Boarding the plane to a G20 summit is a ritual. Every leader declares that the meeting must be focused on sustaining the economic recovery, that it must not rehearse platitudes. It would be rather odd if they did not say this. Political leaders tend to genuflect to obvious virtue. The difficulty is that each has a different idea of what might sustain the recovery – and none has any intention of making any significant national sacrifice for the greater global economic good.

Thus, at the meeting in Toronto this weekend, international collaboration has been under threat. There were moments between September 2008, when Lehman Brothers collapsed and the world saved its banks upon the model initiated in London, and the London summit in April 2009, when Gordon Brown successfully lobbied for the IMF and the World Bank to have their reserves replenished by $1 trillion, when the threat of financial meltdown concentrated minds wonderfully. Since then, it has been downhill all the way.

There was the fiasco of Copenhagen, where there was no useful agreement on measures to combat climate change or even how much it constituted a global threat. There is still no agreement on committing to extending global free trade in the Doha round of trade talks, despite exhortations from every subsequent G20 summit. If the Chinese have avoided the threat of the US imposing unilateral tariffs on Chinese exports and potential trade war by agreeing to allow their currency to appreciate against the dollar, its rise last week was an imperceptible 0.4%. In Basel, the banks have managed to fight off any substantial internationally agreed reform in the amount of capital they hold. In other words, little change and little action.

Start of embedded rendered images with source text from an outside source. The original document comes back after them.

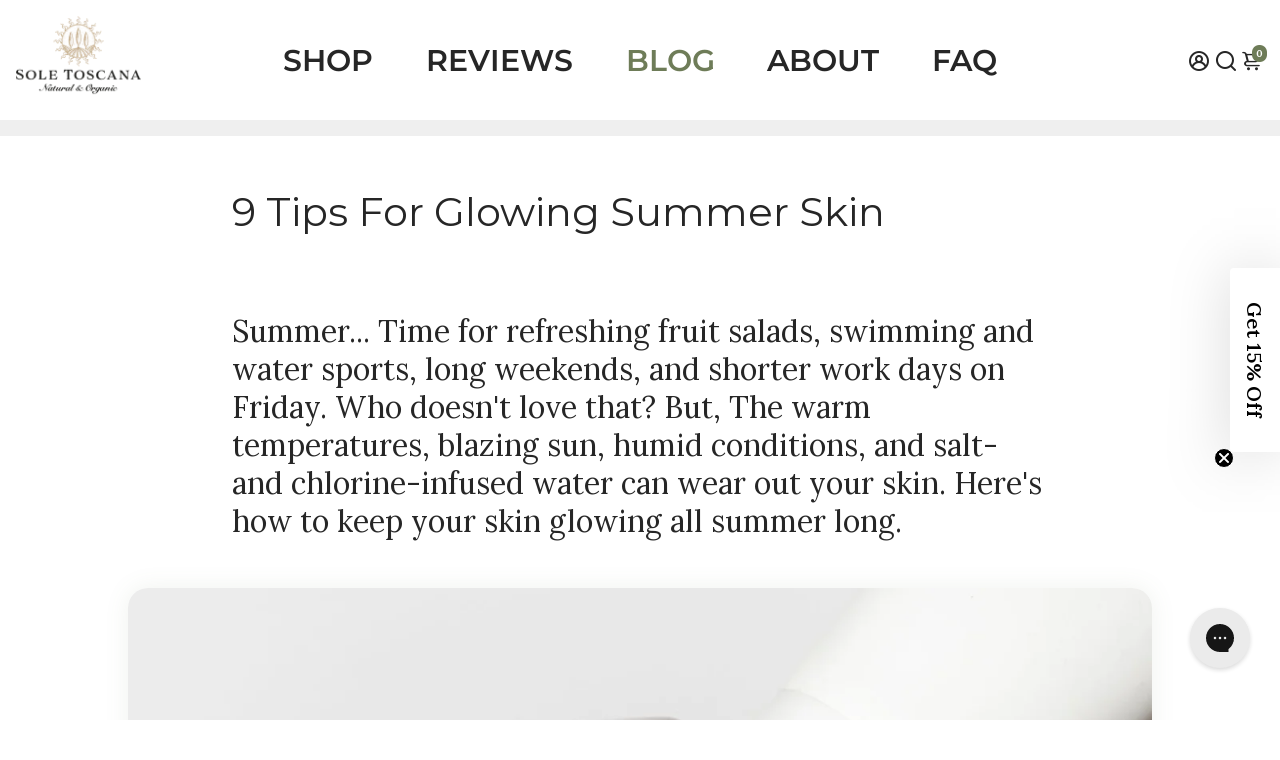

--- FILE ---
content_type: text/json
request_url: https://conf.config-security.com/model
body_size: 85
content:
{"title":"recommendation AI model (keras)","structure":"release_id=0x71:79:2b:59:4a:2f:6d:7d:76:5d:31:47:76:34:43:2d:6d:50:45:75:40:34:79:51:73:51:2e:41:25;keras;9v5uwxoo9sa8smmfx6c00lbpuuof9fjjx72lkcw6vpnwyq39qrkzmvtjsmx21hr3tgb9fzjr","weights":"../weights/71792b59.h5","biases":"../biases/71792b59.h5"}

Above all, there is no agreement on how to manage the world economy in the aftermath of a credit crunch. European governments, including ours, are transfixed by the sovereign debt crisis. What everyone dreads is that over-indebted European governments will be barred from borrowing if they need to bail out the banks again. The euro is being threatened by near-terminal strains. To assuage the speculators and save the euro, the lesson being drawn across Europe is that government borrowing must be slashed.